My mom did a good job of raising my sister and I to be fiercely independent. This can be a good trait a lot of the time. But sometimes, it is not so good. For me, being independent means that I try to do everything I can by myself. If a problem comes my way, I handle it myself. Usually I’m successful. Sometimes I’m not. Either way, I survive it. This is why I only met with my advisor twice in five years. It is also why I have trouble asking for help. And sometimes this means that I have trouble asking all of the right questions. When I come home from an important meeting or from the doctor’s office, Wife always has a dozen really good questions that I should have asked but didn’t.
My tendency to not ask enough questions led me to take a long hike across campus to meet with the director of the Sociology Department.
To save you, the reader, the same embarrassment I experienced on that day, I’ll explain that Sociology and Social Work are two very different fields. One studies societies of people. The other is a mental health practitioner who helps people through therapy and by connecting them with social resources, such as family, organizations, or governmental agencies.
I didn’t hear the Sociology professor laughing as I left the building, so maybe this is a common error.
Another long hike across campus and I found myself in the right building, talking to someone about careers in Social Work. I applied for the program, thinking it was my fallback plan. The Psychology program accepted six applicants a year. The Social Work program accepted 80. 80 versus 6! Getting into the MSW program was a cinch. Looked like I was going to have to settle for the title of Social Worker. Nothing wrong with that.
But, I could still dream of the Psychology degree.
I got married, graduated with my B.S., and started working in the warehouse at W.W. Grainger to pay the bills. Wife and I waited to hear from one school or the other to see if I was going to graduate school, or if I should try to make a career out of Grainger.
Early Summer came, and I got my first letter with the University’s letterhead. The outside of the envelope said, “School of Social Work.” Hmmm. I wanted to hear from the Psychology program, first, so I’d know how to respond to the MSW program. As I opened the envelope, I was wondering if I could accept, and then not go should the Psychology program accept me.
I read the letter in amazement. I was NOT accepted! The school offered its regrets but said that I had no history of community service. I had never advocated for others.
They were right, of course. I had no sense of “community” outside of my family. I’d never spent any significant time living in a community, growing roots, connecting with others. Being a part of the community beyond my family and a couple of friends was foreign to me.

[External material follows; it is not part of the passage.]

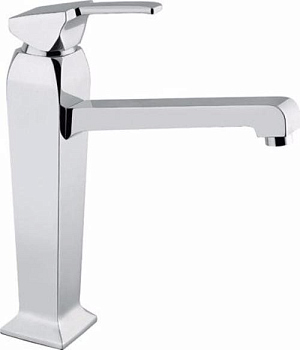 Смеситель для раковины Cezares Legend LEGEND-LSM2-A-01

That accusation. Those words in the letter. They have stuck with me throughout the rest of my life. They have motivated me to give up the life of an island and to participate in my world. I began trying to be a part of a community larger than I was soon after graduating with my M.A. in Psychology in 1977 (fortunately, and against all odds, I was accepted into the Terminal MA Psychology program). I have belonged to profession-related organizations, church boards, chamber of commerce, and city council. I have gone beyond membership and become part of the leadership.
I have learned about the work it takes to be involved in the community. But the most important thing I have learned is that life is about participation, and not observation. It takes time and energy to move outside of my small circle of family and friends. And as much work as it might take, working within the greater community provides me with a sense of permanence, ownership and belonging. It fills me with the sense that my presence has made a difference. These are true blessings that fulfill me.